| Allorché 
                  Sulpicio Severo tira le fila della Vita di Martino, vescovo 
                  di Tours, evangelizzatore delle Gallie dai modi spicciativi 
                  e taumaturgo, ritiene di farne buon elogio assicurando che "nessuno 
                  mai lo vide adirato, nessuno turbato, nessuno affliggersi, nessuno 
                  ridere". Sulpicio, che conosce personalmente Martino negli 
                  ultimi anni del trecento, così dicendo, non sa di toccare 
                  un tasto particolarmente delicato per i cattolici. Luca, l’evangelista, aveva ammonito: "guai a voi 
                  che ora ridete, perché sarete afflitti e piangerete". 
                  Ambrogio e Giovanni Crisostomo, che di Sulpicio e Martino sono 
                  stati più o meno coevi, gli sono andati dietro, l’uno 
                  condannando tutti i giochi in generale, l’altro dicendo 
                  che lo scherzo è comunque opera del demonio.
====
> _Consegna 1_
Rispondi alle domande sul brano su Martino di Tours:
(a) Di quale città era vescovo Martino?
(b) Quale posizione assume Ambrogio riguardo ai giochi?
(c) Che cosa sostiene Giovanni Crisostomo a proposito dello scherzo?
> _Consegna 2_
Scrivi il seguito del brano su Martino di Tours, partendo dopo l'ultima frase riportata.
====
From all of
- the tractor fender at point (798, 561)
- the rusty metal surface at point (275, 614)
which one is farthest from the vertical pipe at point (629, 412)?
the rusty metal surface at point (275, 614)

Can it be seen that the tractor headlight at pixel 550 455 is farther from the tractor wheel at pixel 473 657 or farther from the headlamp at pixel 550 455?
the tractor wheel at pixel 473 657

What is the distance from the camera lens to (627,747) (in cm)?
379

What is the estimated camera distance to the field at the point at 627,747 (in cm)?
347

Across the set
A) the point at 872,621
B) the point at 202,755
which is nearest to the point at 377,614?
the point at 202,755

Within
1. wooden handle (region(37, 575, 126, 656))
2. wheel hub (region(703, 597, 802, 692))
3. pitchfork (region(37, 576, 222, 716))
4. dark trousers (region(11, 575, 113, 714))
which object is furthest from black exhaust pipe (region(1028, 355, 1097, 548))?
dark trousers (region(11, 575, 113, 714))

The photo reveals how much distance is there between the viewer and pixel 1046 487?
====
> _Risposta scritta 1_
(a) Tours.
(b) Condanna tutti i giochi in generale.
(c) Che lo scherzo è comunque opera del demonio.

> _Risposta scritta 2_
 Non è un caso, dunque, se Umberto Eco, nel 1980, sul 
                  rapporto tra riso e cristianità ha potuto imbastire quel 
                  Nome della rosa che costituisce a tutt’oggi 
                  l’opera sua di maggior successo. Nella Chiesa agivano 
                  forze che sentivano oltremodo necessario tener segreto il testo 
                  del secondo libro della Poetica di Aristotele 
                  – dedicato, per l’appunto, al riso. Il riso, infatti, 
                  libererebbe dalla paura e, per qualcuno, la paura è l’alimento 
                  principale e indispensabile alla fede. Da ciò una catena 
                  di delitti e l’incendio purificatore conclusivo, mentre, 
                  a fatica, avanza la fazione opposta, quella che, per esempio, 
                  fa aprire a Tommaso d’Acquino, parecchi secoli dopo Sulpicio 
                  e Martino, uno spiraglio a favore dell’umorismo che, pur 
                  rimanendo cosa da evitarsi, come manifestazione della razionalità 
                  umana, potrebbe anche risultare "virtuoso".
 Che la questione sia lontana dall’essere risolta, lo dimostra 
                  il "licenziato in teologia pastorale sanitaria" (cosa 
                  sia lo sa Dio, ma debbo ammettere che l’ultimo aggettivo 
                  mi preoccupa) Edoardo Gavotti, in un libro che, sotto il titolo 
                  di Umorismo e salute (Edizioni Camilliane, Torino 2003) 
                  non nasconde le sue mire più autentiche, quelle di discutere 
                  "come aiutare la salute del corpo e la salvezza dell’anima 
                  con l’allegria".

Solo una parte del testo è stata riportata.